[[ RECORDS TO PROCESS, beginning ]]

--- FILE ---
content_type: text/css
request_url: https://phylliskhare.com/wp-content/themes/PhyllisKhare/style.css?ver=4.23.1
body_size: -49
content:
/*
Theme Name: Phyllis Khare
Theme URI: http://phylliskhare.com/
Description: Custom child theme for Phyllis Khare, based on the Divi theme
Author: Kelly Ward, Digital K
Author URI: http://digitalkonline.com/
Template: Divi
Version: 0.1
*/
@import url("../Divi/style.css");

[[ RECORDS TO PROCESS, end ]]
[[ RECORDS TO PROCESS, beginning ]]

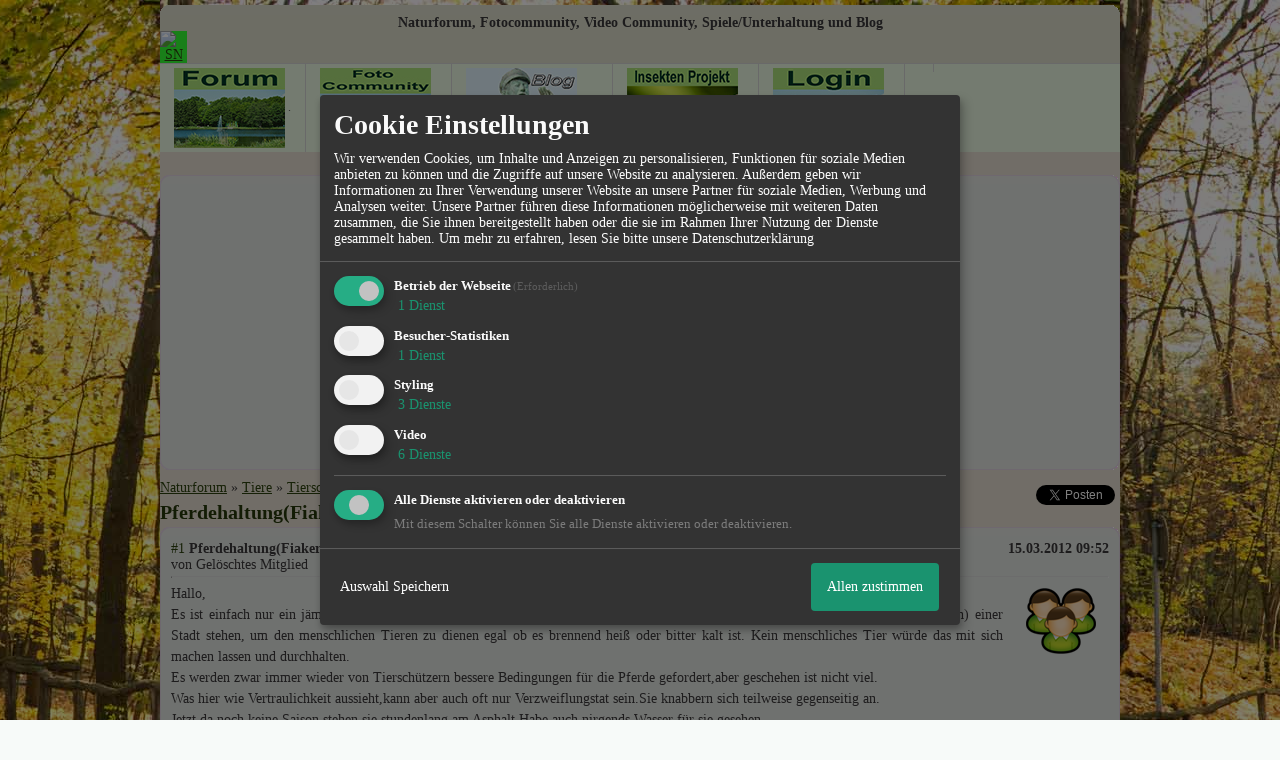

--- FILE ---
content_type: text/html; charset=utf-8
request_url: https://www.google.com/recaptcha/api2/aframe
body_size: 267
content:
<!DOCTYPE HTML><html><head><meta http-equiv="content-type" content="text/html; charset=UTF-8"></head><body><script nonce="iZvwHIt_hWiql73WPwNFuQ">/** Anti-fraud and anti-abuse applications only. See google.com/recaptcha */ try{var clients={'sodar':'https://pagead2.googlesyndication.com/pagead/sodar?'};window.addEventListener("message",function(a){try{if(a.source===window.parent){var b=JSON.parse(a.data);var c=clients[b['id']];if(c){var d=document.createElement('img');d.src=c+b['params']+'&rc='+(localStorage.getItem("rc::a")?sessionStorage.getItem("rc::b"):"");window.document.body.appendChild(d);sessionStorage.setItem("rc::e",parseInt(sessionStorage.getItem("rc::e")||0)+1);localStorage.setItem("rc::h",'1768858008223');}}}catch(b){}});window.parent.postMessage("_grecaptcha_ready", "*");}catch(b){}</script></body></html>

[[ RECORDS TO PROCESS, end ]]

# ASSIGNMENT:
Working from the listing above, pick out every line that has "Divi" and copy it.

# OUTPUT FOR THIS TASK:
Description: Custom child theme for Phyllis Khare, based on the Divi theme
Template: Divi
@import url("../Divi/style.css");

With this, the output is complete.